Hello everyone,
I apologize in advance for what I believe is going to be a rather silly question, but better to be safe than sorry. A brief background: I am starting to use STAR for DE analysis of differently treated mouse cell lines. However, I am not quite sure which mouse genome sequence and annotation files to use to fully satisfy STAR manual recommendations. If I understood correctly, STAR Manual v2.4.0.1 suggests that sequence file should contain chromosomal DNA, mitochondrial DNA and scaffolds, and that GENCODE annotations of those sequences are recommended.
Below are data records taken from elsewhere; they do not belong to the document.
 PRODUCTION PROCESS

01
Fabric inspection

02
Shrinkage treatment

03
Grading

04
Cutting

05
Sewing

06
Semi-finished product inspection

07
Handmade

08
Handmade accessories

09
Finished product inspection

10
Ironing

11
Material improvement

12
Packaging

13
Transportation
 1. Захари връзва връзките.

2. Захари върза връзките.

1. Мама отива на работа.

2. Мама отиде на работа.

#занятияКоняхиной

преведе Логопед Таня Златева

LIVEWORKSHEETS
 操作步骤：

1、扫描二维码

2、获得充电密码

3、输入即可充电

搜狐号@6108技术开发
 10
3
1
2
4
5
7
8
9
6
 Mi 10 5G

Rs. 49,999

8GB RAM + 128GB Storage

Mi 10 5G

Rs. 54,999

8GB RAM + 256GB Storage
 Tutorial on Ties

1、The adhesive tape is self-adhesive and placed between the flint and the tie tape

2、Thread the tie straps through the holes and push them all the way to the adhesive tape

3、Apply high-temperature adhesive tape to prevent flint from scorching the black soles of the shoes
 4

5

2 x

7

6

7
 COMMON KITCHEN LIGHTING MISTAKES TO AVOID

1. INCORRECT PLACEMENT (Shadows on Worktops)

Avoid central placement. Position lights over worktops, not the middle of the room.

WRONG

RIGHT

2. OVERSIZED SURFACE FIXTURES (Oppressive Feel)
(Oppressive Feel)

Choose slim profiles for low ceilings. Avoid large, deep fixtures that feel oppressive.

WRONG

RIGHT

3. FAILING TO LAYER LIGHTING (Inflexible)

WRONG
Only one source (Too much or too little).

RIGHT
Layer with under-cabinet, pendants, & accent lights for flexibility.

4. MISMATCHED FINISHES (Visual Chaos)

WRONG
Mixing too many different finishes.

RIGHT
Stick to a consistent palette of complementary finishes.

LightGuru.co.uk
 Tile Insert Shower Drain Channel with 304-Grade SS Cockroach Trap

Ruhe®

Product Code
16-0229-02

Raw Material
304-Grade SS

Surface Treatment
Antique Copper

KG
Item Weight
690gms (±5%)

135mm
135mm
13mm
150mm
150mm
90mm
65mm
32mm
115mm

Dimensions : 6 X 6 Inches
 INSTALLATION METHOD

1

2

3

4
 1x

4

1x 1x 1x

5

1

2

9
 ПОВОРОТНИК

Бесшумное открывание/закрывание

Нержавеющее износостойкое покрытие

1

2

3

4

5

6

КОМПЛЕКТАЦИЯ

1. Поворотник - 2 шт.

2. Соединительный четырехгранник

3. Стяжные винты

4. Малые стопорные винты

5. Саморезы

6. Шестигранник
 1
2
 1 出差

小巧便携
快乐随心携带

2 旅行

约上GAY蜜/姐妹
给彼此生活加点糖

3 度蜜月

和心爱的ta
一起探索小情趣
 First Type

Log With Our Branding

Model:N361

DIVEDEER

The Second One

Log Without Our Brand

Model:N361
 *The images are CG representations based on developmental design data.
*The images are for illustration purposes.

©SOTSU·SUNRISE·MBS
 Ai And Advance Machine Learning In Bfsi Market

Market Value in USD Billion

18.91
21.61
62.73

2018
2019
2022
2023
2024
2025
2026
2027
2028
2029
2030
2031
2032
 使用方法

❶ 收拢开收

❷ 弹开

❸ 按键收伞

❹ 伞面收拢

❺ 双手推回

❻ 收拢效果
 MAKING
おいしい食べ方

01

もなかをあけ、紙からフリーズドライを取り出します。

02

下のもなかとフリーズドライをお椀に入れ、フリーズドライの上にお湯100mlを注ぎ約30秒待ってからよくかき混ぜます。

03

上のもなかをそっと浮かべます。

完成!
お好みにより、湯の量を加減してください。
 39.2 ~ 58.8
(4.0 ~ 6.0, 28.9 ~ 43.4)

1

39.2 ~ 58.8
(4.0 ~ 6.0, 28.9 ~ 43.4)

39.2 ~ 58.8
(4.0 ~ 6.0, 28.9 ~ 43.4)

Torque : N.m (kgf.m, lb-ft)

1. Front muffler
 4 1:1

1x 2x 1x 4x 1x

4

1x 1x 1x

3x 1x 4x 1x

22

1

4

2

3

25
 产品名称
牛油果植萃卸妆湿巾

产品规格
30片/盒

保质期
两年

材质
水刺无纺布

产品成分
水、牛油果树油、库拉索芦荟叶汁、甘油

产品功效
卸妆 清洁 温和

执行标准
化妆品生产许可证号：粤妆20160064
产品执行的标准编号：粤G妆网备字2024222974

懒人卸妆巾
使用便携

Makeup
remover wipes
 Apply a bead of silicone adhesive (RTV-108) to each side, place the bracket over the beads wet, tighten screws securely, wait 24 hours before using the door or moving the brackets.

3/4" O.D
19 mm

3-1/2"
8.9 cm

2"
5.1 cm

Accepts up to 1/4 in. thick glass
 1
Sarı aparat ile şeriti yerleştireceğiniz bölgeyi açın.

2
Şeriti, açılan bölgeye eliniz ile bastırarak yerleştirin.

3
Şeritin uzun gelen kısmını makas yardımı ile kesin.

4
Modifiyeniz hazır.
Also, Alex suggests that patches and alternative haplotypes should not be included in the genome (Manual, and http://seqanswers.com/forums/showthread.php?t=27470&page=5). Since GENCODE has both the annotations and sequence files for mouse, the most obvious thing to do was to use those. It would seem that the latest mouse genome sequence at GENCODE is ftp://ftp.sanger.ac.uk/pub/gencode/Gencode_mouse/release_M4/GRCm38.p3.genome.fa.gz, and the corresponding GTF file is ftp://ftp.sanger.ac.uk/pub/gencode/Gencode_mouse/release_M4/gencode.vM4.chr_patch_hapl_scaff.annotation.gtf.gz. However, in addition to chromosomal, mitochondrial and scaffold DNA, these files apparently also contain patches and haplotypes and by looking at either the sequence or corresponding annotation file I am unable to differentiate between them. I am sure I am missing something obvious – but how to know what is what, so that I can throw it out of the sequence and annotation files and keep only what is recommended for building the genome index.
Thanks to everyone in advance for reading and helping out.